Friday, September 11, 2009
Climbing Fuji and scouring Shinjuku
Last weekend I accomplished one of the few goals I had set during my stay in Japan--climbing the mighty mountain spirit known as Fujisan by the locals and watch the sun rise. Timing was critical. The climbing season ends after August so the conditions would only worsen if I waited any longer. Some of the deaths reported in the off season, which I found while researching Fuji, include falling on rocks, slipping on ice, and my favorite--"blown away".
It took a three hour train ride just to arrive in Fujinomiya, the town at the base of the mountain trail by the same name, and then a half hour taxi ride to the fifth climbing station some 7,874 feet high, to begin our ascent.
The road meandered around tight bends through a forest of Asian pine trees with bare trunks stuck out from the ground like toothpicks. Above shined the stars and full moon in the sapphire night sky, against the sharp black visage of the volcanic monolith we steadily crawled upward toward--Fuji.
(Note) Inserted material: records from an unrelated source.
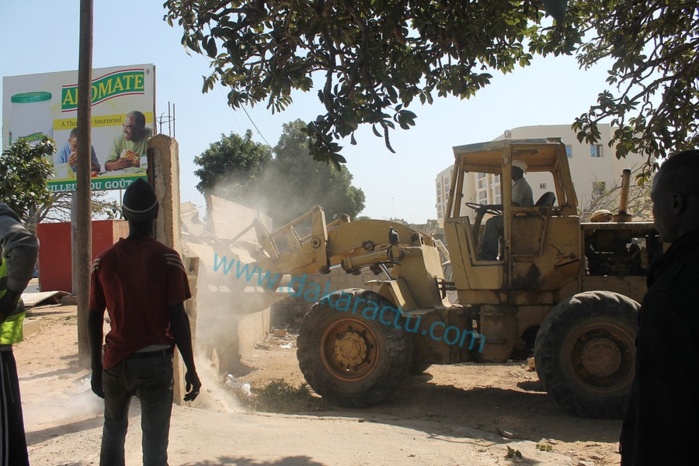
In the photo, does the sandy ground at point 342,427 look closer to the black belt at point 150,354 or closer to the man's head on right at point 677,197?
the black belt at point 150,354

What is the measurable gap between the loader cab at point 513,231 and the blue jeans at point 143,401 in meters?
4.66

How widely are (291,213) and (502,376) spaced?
22.0 m

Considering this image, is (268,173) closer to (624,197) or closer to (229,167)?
(229,167)

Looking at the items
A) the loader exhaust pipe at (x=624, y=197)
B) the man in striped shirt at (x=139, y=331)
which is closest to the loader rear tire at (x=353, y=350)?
the loader exhaust pipe at (x=624, y=197)

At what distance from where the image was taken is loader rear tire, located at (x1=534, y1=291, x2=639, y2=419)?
247 inches

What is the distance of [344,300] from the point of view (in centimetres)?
730

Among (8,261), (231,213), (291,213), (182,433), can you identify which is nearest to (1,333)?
(8,261)

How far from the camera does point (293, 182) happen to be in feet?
95.8

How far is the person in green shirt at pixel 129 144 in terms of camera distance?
14109mm

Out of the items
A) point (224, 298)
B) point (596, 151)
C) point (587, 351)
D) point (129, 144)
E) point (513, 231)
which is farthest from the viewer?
point (596, 151)

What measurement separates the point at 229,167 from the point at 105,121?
14900mm

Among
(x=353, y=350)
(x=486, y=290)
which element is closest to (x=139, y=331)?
(x=353, y=350)

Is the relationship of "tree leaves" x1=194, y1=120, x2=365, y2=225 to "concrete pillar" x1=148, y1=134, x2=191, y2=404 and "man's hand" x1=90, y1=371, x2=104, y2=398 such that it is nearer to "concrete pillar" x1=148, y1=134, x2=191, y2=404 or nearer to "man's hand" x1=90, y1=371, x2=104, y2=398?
"concrete pillar" x1=148, y1=134, x2=191, y2=404

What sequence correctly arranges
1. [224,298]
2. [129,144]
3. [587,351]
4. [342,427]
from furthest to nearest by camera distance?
[129,144]
[224,298]
[587,351]
[342,427]
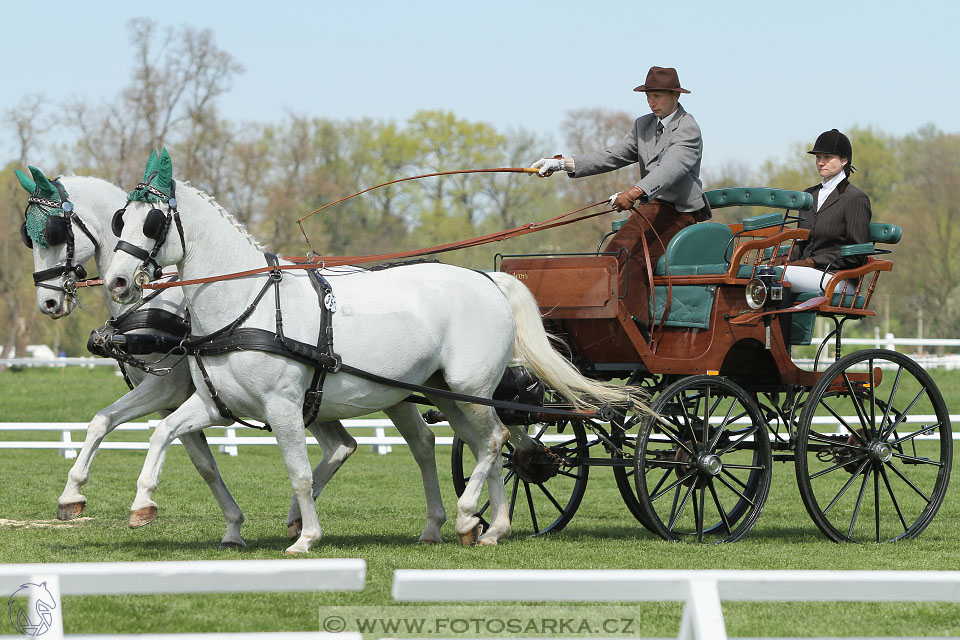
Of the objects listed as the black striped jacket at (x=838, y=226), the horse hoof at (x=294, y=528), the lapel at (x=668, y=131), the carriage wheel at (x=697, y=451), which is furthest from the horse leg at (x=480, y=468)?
the black striped jacket at (x=838, y=226)

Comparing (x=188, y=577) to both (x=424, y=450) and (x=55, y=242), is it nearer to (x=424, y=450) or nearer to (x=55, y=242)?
(x=55, y=242)

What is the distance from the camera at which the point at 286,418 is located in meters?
6.55

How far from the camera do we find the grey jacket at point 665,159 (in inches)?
298

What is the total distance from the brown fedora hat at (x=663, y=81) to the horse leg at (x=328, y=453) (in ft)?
9.76

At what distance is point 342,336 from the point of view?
6.76 m

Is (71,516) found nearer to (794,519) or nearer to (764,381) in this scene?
(764,381)

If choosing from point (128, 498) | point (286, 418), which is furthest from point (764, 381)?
point (128, 498)

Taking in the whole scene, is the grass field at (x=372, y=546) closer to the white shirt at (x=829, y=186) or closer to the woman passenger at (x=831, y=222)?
the woman passenger at (x=831, y=222)

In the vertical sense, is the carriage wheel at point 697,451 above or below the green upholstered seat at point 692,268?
below

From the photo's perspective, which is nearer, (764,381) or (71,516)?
(71,516)

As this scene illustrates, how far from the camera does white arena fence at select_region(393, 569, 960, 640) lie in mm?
3021

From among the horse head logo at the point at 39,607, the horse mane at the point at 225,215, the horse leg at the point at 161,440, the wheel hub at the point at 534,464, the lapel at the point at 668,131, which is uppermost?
the lapel at the point at 668,131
The eight-hour climb was the most exhausting effort of my life. Every few minutes I had to rest and catch my breath from the high-altitude while the season local veterans, many twice my age and with evidently a much denser concentration of red blood cells, breezed past me. Hallucinatory images skirted in outskirts of my head, seducing me into the state of sleep my body craved so desperately.
Between four and five in the morning the hundreds of climbers convened in a single-file procession, marked by the glowing blue specks of their helmet lights, to climb the final of the journey to the 12,338 foot summit. I found the strength to get up and followed them. Once I set foot on the flat earth, I fell against the side of the Shinto temple at the top and slept. I woke up with a few minutes to spare before the sun rise.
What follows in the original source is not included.